Stored data Start Marker

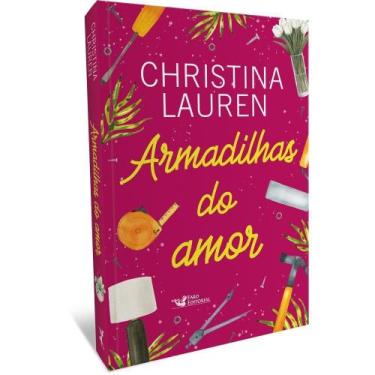 Imagem de Livro - Armadilhas do amor (Sucesso do TikTok) - Faro Editorial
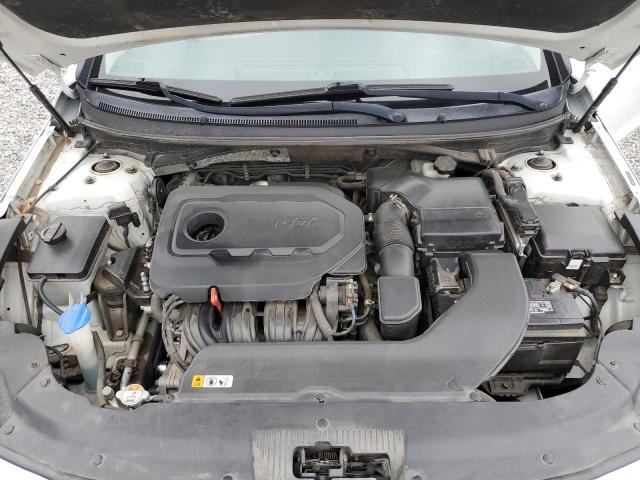 Photo 10 VIN: 5NPE34AF8GH422358 - HYUNDAI SONATA 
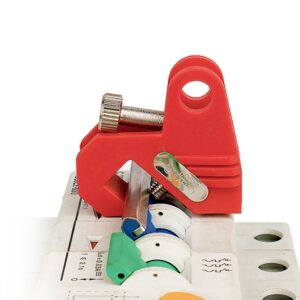 Leitungsschutzschalter-Verriegelungsschlösser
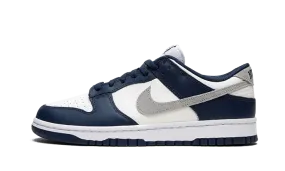 Nike Dunk Low Summit White Midnight Navy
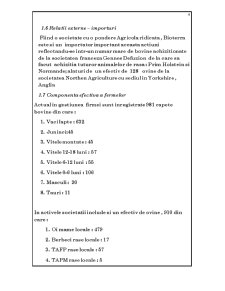Analiză financiară SC Bioterra SRL Doștat - Pagina 4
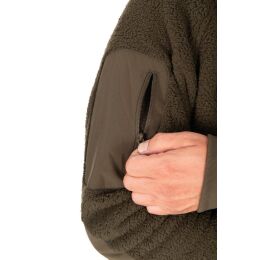FOX Olive Sherpa Hybrid Jacket 4XL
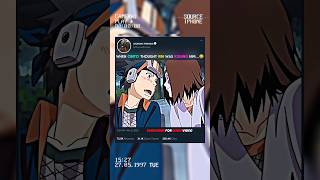 When Obito Thought Rin Was Kissing Him...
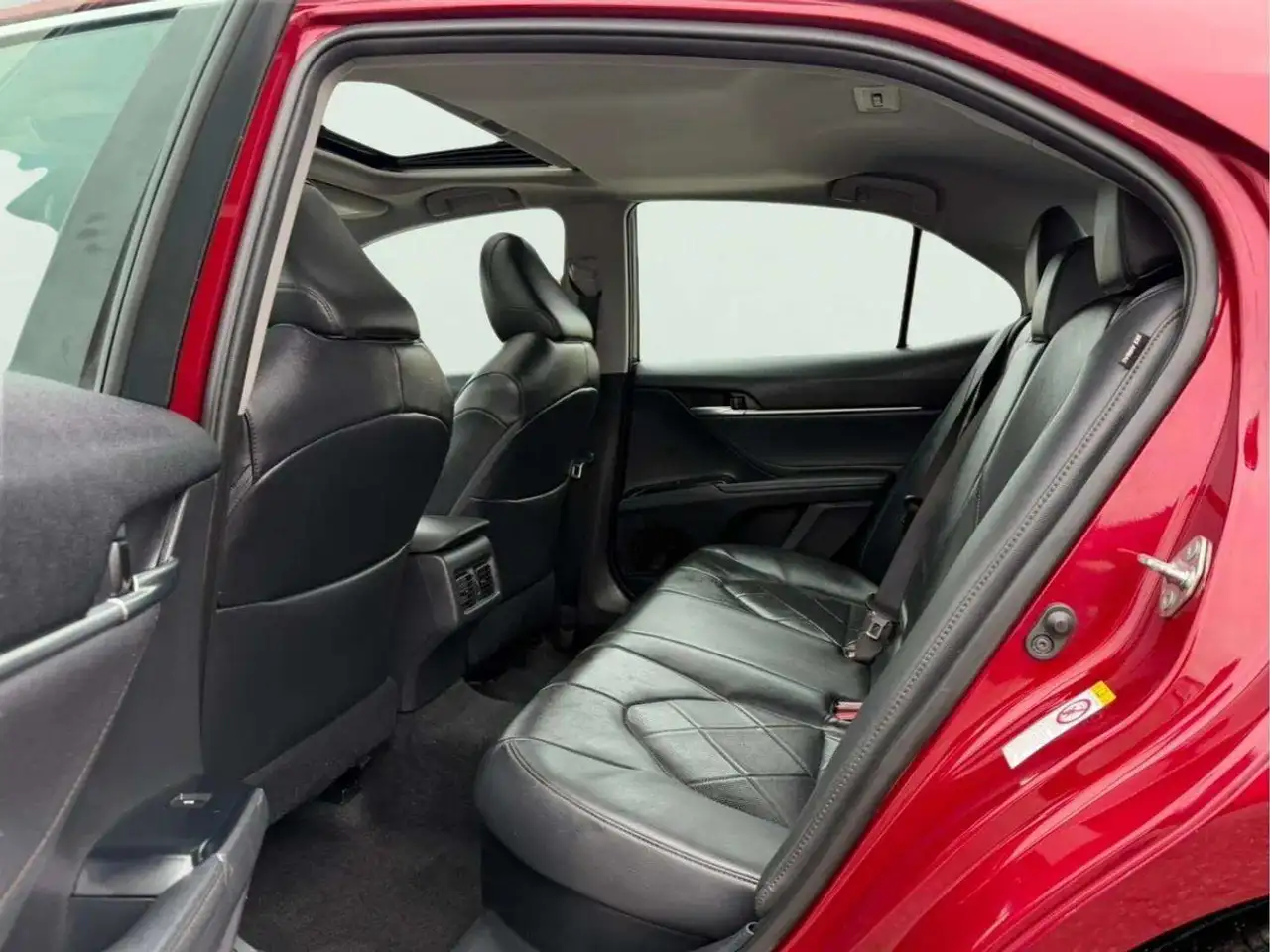 Toyota Camry снимка Toyota Camry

Stored data End Marker

-- Try it --
With all pictures excluded, output exactly the lines from the one containing "When Obito Thought Rin Was Kissing Him..." through the final line of the entries, inclusive.

-- Expected answer --
 When Obito Thought Rin Was Kissing Him...
 Toyota Camry снимка Toyota Camry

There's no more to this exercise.